Please gather every line in the records below that contains the word "leaf" and copy each of those lines in full.

______

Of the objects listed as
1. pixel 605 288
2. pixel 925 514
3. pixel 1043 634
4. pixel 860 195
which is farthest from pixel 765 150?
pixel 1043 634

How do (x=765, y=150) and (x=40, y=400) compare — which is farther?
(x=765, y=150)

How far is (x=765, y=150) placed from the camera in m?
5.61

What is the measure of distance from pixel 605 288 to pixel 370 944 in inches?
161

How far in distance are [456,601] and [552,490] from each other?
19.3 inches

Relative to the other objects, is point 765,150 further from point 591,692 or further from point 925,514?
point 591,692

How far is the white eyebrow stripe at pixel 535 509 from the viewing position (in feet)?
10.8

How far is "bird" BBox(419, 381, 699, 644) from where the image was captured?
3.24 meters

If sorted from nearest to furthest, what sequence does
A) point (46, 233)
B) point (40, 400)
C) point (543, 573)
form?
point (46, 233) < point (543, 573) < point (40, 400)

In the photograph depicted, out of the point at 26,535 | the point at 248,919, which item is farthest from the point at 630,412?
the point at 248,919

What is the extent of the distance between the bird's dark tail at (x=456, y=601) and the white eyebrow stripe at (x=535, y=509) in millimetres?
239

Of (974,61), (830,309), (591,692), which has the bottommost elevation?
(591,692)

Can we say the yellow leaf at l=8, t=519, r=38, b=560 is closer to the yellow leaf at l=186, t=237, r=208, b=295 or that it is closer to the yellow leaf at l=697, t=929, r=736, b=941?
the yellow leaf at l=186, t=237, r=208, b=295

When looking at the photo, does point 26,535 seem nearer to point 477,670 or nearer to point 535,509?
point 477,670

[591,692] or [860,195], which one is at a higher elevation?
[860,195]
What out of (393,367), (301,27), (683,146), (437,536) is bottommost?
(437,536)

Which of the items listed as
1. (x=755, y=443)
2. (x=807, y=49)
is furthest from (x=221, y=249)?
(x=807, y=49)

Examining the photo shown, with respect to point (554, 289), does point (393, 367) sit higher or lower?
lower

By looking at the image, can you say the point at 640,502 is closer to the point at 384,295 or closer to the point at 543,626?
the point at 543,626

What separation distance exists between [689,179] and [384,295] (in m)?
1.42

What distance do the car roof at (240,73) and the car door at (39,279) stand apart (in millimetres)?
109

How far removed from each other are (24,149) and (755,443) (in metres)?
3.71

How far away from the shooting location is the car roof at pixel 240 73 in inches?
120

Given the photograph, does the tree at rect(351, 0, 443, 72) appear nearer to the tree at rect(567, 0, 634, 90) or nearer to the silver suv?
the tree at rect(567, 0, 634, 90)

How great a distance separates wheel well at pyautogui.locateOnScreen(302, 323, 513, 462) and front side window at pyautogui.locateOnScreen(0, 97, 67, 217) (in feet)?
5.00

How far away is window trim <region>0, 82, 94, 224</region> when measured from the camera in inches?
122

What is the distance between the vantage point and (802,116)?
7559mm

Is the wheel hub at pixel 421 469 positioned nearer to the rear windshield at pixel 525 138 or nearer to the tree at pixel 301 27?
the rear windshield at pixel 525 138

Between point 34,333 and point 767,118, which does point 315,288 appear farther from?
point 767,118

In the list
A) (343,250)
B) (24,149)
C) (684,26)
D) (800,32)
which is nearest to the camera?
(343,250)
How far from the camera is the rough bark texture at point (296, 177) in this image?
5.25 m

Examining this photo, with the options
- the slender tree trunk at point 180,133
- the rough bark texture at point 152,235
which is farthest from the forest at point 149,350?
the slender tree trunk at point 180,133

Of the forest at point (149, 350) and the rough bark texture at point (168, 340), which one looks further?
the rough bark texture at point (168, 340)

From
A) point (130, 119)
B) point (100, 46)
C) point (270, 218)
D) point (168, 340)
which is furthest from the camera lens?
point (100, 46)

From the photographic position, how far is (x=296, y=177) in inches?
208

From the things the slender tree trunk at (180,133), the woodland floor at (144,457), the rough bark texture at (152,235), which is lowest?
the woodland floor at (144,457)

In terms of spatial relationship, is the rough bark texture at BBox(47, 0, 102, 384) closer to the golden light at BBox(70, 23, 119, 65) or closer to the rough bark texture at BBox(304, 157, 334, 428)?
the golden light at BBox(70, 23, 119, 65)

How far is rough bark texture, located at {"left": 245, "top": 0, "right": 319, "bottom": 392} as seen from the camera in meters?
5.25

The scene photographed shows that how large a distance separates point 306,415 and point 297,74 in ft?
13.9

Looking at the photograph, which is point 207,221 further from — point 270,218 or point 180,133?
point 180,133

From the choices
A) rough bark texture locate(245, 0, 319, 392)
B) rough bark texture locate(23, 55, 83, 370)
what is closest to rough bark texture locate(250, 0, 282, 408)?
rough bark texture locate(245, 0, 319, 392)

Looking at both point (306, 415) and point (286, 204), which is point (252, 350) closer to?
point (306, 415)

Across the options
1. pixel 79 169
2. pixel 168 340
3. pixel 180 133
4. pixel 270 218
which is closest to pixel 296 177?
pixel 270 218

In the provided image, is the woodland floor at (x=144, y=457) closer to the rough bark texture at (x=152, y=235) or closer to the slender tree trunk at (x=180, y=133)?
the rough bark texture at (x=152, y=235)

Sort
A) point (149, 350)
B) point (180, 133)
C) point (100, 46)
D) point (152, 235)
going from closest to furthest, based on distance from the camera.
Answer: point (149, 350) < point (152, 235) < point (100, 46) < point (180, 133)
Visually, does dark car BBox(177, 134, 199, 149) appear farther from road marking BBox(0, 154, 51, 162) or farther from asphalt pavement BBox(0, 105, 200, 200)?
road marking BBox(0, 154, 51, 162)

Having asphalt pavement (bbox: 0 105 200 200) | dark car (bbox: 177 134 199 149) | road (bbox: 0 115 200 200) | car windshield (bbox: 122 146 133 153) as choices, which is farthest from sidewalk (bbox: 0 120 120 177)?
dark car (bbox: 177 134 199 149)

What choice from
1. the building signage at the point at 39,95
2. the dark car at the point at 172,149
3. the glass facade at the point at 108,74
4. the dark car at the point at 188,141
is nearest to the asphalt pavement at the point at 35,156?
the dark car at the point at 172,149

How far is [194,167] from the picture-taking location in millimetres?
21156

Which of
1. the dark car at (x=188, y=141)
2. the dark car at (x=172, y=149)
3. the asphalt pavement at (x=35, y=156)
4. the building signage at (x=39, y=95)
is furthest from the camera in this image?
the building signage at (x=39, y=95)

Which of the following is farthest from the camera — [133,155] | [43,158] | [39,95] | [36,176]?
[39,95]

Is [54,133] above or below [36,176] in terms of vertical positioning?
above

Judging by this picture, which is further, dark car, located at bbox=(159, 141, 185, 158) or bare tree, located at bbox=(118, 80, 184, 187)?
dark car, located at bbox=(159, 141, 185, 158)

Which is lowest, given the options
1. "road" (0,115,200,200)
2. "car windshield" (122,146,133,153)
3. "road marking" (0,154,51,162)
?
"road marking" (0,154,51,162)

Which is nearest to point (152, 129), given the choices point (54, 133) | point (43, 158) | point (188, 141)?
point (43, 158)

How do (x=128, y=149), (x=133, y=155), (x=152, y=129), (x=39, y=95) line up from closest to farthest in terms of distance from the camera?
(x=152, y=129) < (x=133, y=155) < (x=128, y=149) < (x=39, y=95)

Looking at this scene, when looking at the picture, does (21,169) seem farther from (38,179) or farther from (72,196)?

______

• [Answer to the problem]
Can we say the yellow leaf at l=8, t=519, r=38, b=560 is closer to the yellow leaf at l=186, t=237, r=208, b=295 or that it is closer to the yellow leaf at l=697, t=929, r=736, b=941?
the yellow leaf at l=186, t=237, r=208, b=295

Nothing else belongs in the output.